第3章 魔法使いの国編

第39話 恋する魔法使いルビー その1

 私には好きな人がいる。


 片想いかもしれないし、両想いかもしれない。


 私はそれを、怖くて確かめることが出来ない。




「おっはよー! 千夏」

「おはよ。沙織」


 私の名前は山田千夏。

 16歳の高校一年生。

 で、さっき挨拶して来たのは同じクラスの友達、早川沙織。


「ね、千夏。私、好きな人出来ちゃった」

「え?」

「二組の慶太君」


 慶太は私の幼なじみだ。

 今でも、家が近いのと、親同士が仲良しなので、週に二回は会っている。

 小学校の頃、よく悪ガキにイジメられてたあいつを、助けてやったのは私だ。

 弱っちくて、男として最悪、絶対付き合いたくないと思ってた。

 ......っていうか、男としてすら、見てなかったかも。

 だけど、最近あいつ、男らしくなって来た。

 きっと、中学生の頃に部活(空手)やったり、生徒会やったり、私がのんびりしてる間に結構、修羅場(その言い方もちょっと変かな)をくぐって来たからかな。

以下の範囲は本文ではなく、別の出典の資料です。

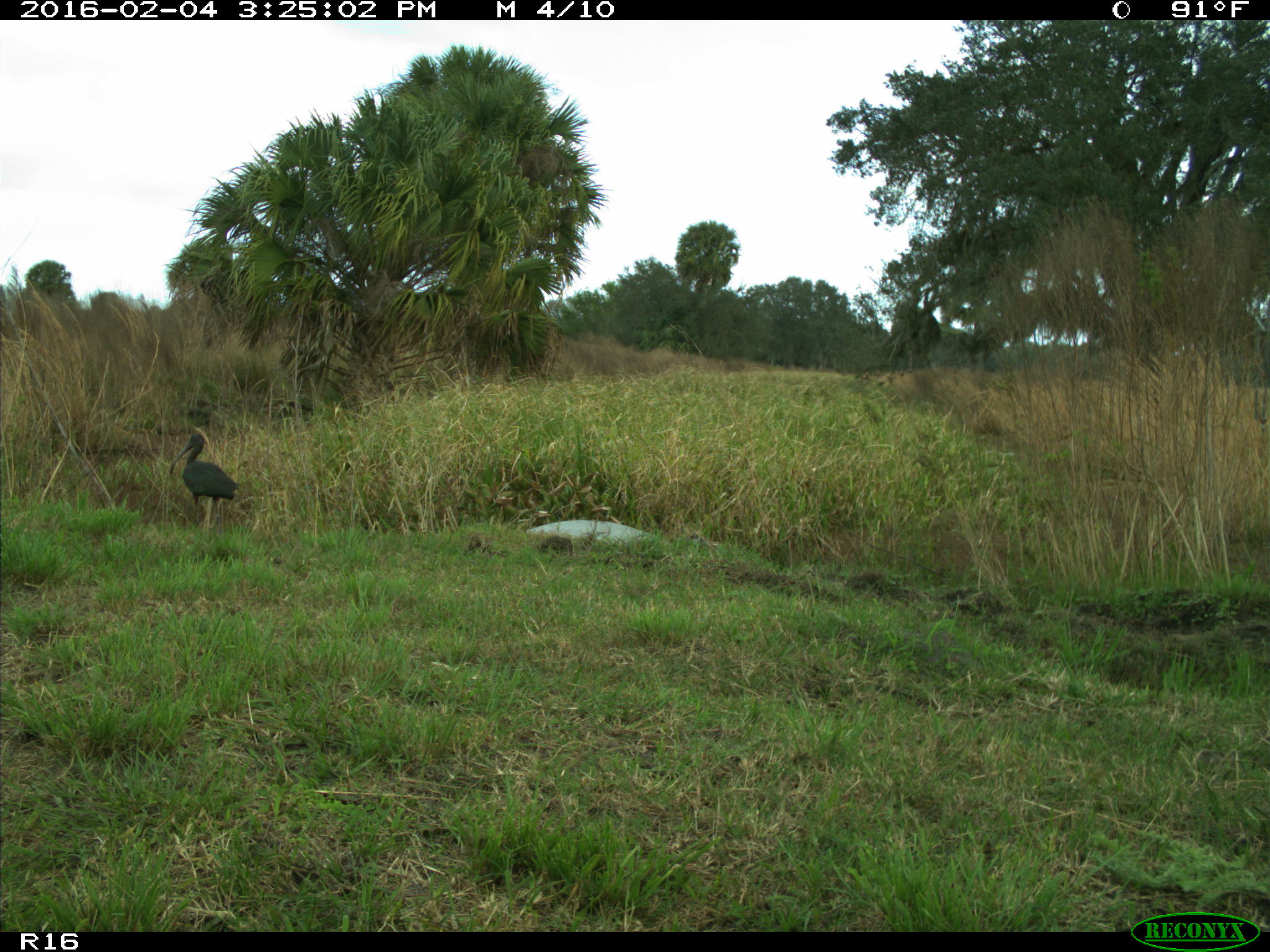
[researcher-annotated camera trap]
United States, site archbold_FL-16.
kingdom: Animalia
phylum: Chordata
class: Aves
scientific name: Aves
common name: birds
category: unidentified bird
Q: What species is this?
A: Unidentified bird (birds) (Aves).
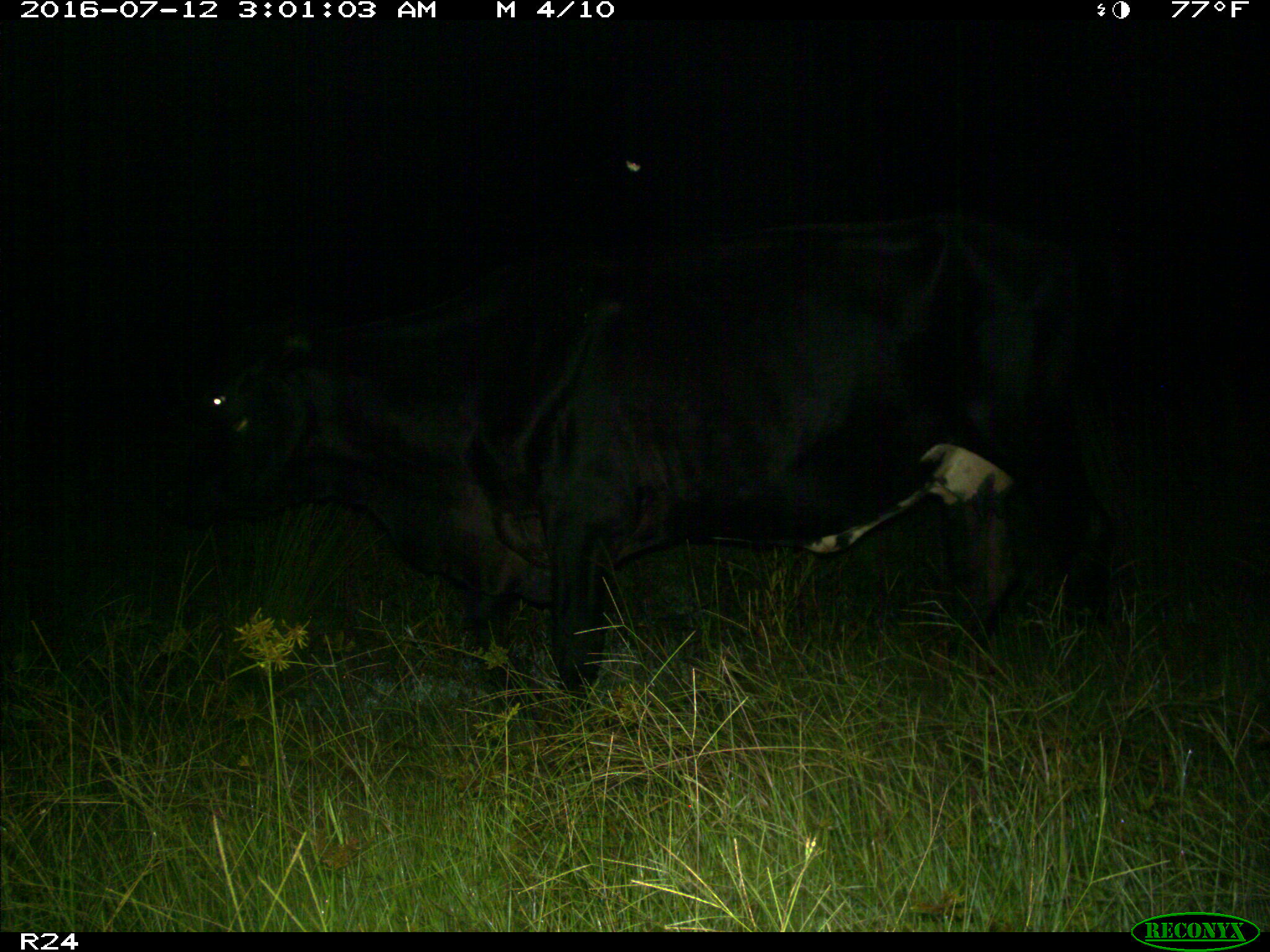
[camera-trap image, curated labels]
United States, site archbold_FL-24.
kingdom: Animalia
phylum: Chordata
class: Mammalia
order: Artiodactyla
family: Bovidae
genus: Bos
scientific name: Bos taurus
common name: domestic cow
Bos taurus (domestic cow).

 それに、最近、肩幅とか広くなって、声も低くなって来てる。

 ちょっと会うたびに、私の中に新しい感情が湧いて来る。

 ドキドキが止まらないよ。


「今日、告白するんだ」

「ええっ!?」

「私、欲しいものは絶対手に入れる主義なんだ」


 沙織は私なんかと比べて、猫みたいな大きな目をしててメチャクチャ可愛い。

 私はいたって日本人といった感じの薄い顔だ。

 ......勝てるわけがない。


 放課後。


 沙織が教室を出て屋上に向かう。

 私はその後をつける。


「おい、山田」

「はっ、はい!」


 担任の桐山先生だ。


「お前、今日、掃除当番だろ?」

「あっ、はっ......はい!」


 こんな時に、もうっ!

 今頃、沙織のやつ、慶太に告白してるのかな。

 手とか繋いで、一緒にマックとか行こうね、とか言ってるのかな......。


 クソォ!


 握り締めた竹ぼうきの柄がひしゃげた。

 私しかいない教室に、眩しいくらいの西日が差す。

 オレンジ色になった私は、なんで、もっと早く慶太に告白しなかったのだろうと後悔して泣いた。


「千夏」


 その声は慶太。

 私は振り向いた。

 廊下から彼が手を振っている。

 私はたまらなくなって、教室を飛び出し彼に抱きついた。


「好きなのぉ!」

「俺もだよ」




 慶太は沙織の告白を断ったそうだ。

 私のために。

 二人の帰り道、青信号になるのを待ちながら、どちらからともなく、気が付くと手を繋いでた。

 車側の信号が青から赤に変わろうとしている。


ゴオオオオ!


 渡り切ろうと無茶をする一台のトラック。

 猛然と横断歩道に侵入して来た。


「あっ!」


 私は背中に物凄い衝撃を感じた。

 いつの間にか、慶太と繋いでいた手がほどかれていた。


 まずいっ!


 身体がつんのめり、横断歩道に入ってしまう。

 体勢を立て直すことが出来ない。

 だけど、何とか堪えようと首を後ろにそらすと、


 中指を立て、笑顔でこちらを見ている沙織。


「そっ、そんな!」


 その瞬間、私はトラックにはねられ宙を舞っていた。


◇◇


「また、この夢か......」


 16歳の誕生日から、この夢を見るようになった。

 それをキッカケに前世の記憶、つまり転生前の記憶が次々と蘇って来た。


 私は魔法使いルビーじゃない。

 普通の16歳の女子高生、山田千夏だ。